De acordo com a Pesquisa Nacional de Saúde, conduzida pelo IBGE em 2019, as mulheres brasileiras são menos ativas que os homens: enquanto 32,1% dos homens foram considerados insuficientemente ativos, quase metade das mulheres (47,5%) receberam essa classificação. A resposta para o desequilíbrio na balança pode ser explicado com dados do estudo global da ASICS “Move Her Mind”, que apontou que para 74% das entrevistadas falta tempo para treinar, já que, geralmente, os cuidados maternos e do lar ficam sob responsabilidade das mulheres.
Independentemente da distância, uma de 5 km pode ser tão desafiadora quanto a de 42,195 km. E o que as duas provas têm em comum é que a torcida pode ser o fator determinante nessa jornada. Para quem está familiarizado com provas internacionais, as pessoas estão presentes em, praticamente, todo o percurso. Culturalmente, apesar de os brasileiros amarem correr, eles não amam na mesma proporção torcer pelos corredores.
É claro que, em tudo na vida, existem exceções. Mas, no geral, um corredor no Brasil realiza o percurso da prova contando consigo mesmo e, vez ou outra, com o apoio dos próprios colegas de prova. Logo, quando um grupo de corrida feminino, como o Divas que Correm, na figura de Bruna e suas líderes regionais, ou mesmo um de seus membros, se dispõe a madrugar para torcer pelos corredores durante uma prova, é, no mínimo, necessário olhar com mais carinho e atenção para elas.
Quando a administradora do grupo acompanha alguma prova, Bruna precisa tomar cerca de 15 remédios diários bem antes de sair de casa. Ela, que mora em Sorocaba, acompanha a montagem da tenda e também reúne “suas divas” antes da largada de diversas provas em São Paulo – a mais recente, a Corrida Superman & Supergirl, realizada no dia 30 de junho de 2024, domingo, na região do Ibirapuera.
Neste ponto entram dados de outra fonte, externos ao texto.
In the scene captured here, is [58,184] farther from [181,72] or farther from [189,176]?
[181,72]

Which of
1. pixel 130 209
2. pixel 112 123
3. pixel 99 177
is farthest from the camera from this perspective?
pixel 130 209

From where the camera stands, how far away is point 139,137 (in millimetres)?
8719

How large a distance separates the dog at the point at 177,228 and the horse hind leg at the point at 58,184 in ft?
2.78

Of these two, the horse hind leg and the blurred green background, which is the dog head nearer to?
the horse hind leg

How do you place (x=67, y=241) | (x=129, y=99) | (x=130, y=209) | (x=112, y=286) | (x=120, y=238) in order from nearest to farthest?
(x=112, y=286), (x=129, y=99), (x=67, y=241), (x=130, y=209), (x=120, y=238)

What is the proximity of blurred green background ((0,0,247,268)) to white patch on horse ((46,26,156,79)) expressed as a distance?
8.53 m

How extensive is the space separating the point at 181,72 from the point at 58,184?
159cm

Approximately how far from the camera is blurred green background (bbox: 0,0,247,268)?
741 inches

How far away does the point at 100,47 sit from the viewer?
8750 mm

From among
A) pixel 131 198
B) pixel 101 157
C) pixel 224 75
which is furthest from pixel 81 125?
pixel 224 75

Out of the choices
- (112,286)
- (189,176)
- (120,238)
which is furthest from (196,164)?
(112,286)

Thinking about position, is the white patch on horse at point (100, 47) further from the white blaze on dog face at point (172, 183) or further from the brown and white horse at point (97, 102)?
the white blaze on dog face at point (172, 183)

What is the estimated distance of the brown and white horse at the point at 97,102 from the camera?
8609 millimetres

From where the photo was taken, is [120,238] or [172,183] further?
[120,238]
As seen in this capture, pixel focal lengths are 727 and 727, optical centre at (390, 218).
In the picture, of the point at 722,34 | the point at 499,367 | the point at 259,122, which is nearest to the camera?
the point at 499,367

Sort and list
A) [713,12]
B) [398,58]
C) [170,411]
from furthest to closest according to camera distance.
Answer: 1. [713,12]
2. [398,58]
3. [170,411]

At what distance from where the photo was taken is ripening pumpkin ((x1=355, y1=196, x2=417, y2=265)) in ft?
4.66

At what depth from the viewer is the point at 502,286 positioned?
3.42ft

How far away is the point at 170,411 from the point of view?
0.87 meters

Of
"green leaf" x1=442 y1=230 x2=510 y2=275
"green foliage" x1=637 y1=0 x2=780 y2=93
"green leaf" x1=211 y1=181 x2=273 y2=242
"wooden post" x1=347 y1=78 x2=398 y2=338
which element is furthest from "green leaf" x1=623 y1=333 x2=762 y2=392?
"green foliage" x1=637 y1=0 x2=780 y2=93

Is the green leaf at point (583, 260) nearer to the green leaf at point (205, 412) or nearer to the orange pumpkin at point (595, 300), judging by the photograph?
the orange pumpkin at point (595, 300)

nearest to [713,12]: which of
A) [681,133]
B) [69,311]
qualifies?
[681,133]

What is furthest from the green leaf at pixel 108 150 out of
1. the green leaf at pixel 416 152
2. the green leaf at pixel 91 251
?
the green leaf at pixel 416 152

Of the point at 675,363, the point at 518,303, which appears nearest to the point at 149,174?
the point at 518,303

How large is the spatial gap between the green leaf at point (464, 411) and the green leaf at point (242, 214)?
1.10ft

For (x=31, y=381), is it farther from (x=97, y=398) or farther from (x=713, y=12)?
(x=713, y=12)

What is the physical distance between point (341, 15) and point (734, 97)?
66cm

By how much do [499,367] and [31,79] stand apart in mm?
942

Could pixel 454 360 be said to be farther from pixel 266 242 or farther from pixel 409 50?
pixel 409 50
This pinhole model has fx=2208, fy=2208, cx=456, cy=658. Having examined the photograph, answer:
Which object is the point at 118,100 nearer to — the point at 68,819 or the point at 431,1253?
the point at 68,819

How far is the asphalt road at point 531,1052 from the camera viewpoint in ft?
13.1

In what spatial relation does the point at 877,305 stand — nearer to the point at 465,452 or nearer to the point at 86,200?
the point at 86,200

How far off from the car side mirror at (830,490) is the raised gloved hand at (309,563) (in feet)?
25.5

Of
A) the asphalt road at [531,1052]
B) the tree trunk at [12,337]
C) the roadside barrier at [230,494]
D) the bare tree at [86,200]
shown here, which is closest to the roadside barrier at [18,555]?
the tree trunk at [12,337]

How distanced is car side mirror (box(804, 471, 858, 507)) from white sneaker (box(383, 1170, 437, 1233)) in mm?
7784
Certa vez, para tentar amenizar o cansaço de Bruna ao se locomover durante as provas, o grupo realizou uma “vaquinha” e comprou patinete elétrico para ela. “A ideia era acompanhar minhas divas em percursos mais longos, só que, na primeira prova em que eu testei, fui novamente xingada”, diz ela ao revelar que o equipamento não foi mais usado depois do incidente.
“Eu já pensei em desistir várias vezes”, diz ao relatar a dificuldade que vem enfrentando nos últimos anos. Porém, quando recebe as mensagens das integrantes de seu grupo contando que conquistaram um RP (recorde pessoal), pegaram pódio ou simplesmente completaram o percurso, isso faz Bruna repensar no futuro e no papel dela à frente do Divas que Correm.
“Se eu não puder competir, eu vou ensinar”, diz. Bruna está no segundo semestre do curso de educação física e conta, com entusiasmo, que só recebeu “notão” nas disciplinas. “Eu vou usar o que estou aprendendo na faculdade para ajudar ainda mais as minhas divas”, garante.
Para fazer parte do Divas que Correm, segundo Bruna, a atleta só precisa estar disposta a ser melhor do que ontem. O grupo não cobra mensalidade, podendo qualquer pessoa que acredita nos mesmos ideais participar de encontros, treinos e corridas. É possível ainda ingressar nos grupos de WhatsApp e ficar por dentro das provas de que a equipe vai participar. Durante os eventos de corrida, é possível adquirir os produtos da marca – adultos e infantis.
As próximas provas de que as Divas que Correm participarão são SP City Marathon (28/7), Harry Potter Fun Run (5/10), Mulher-Maravilha (24/11), por exemplo.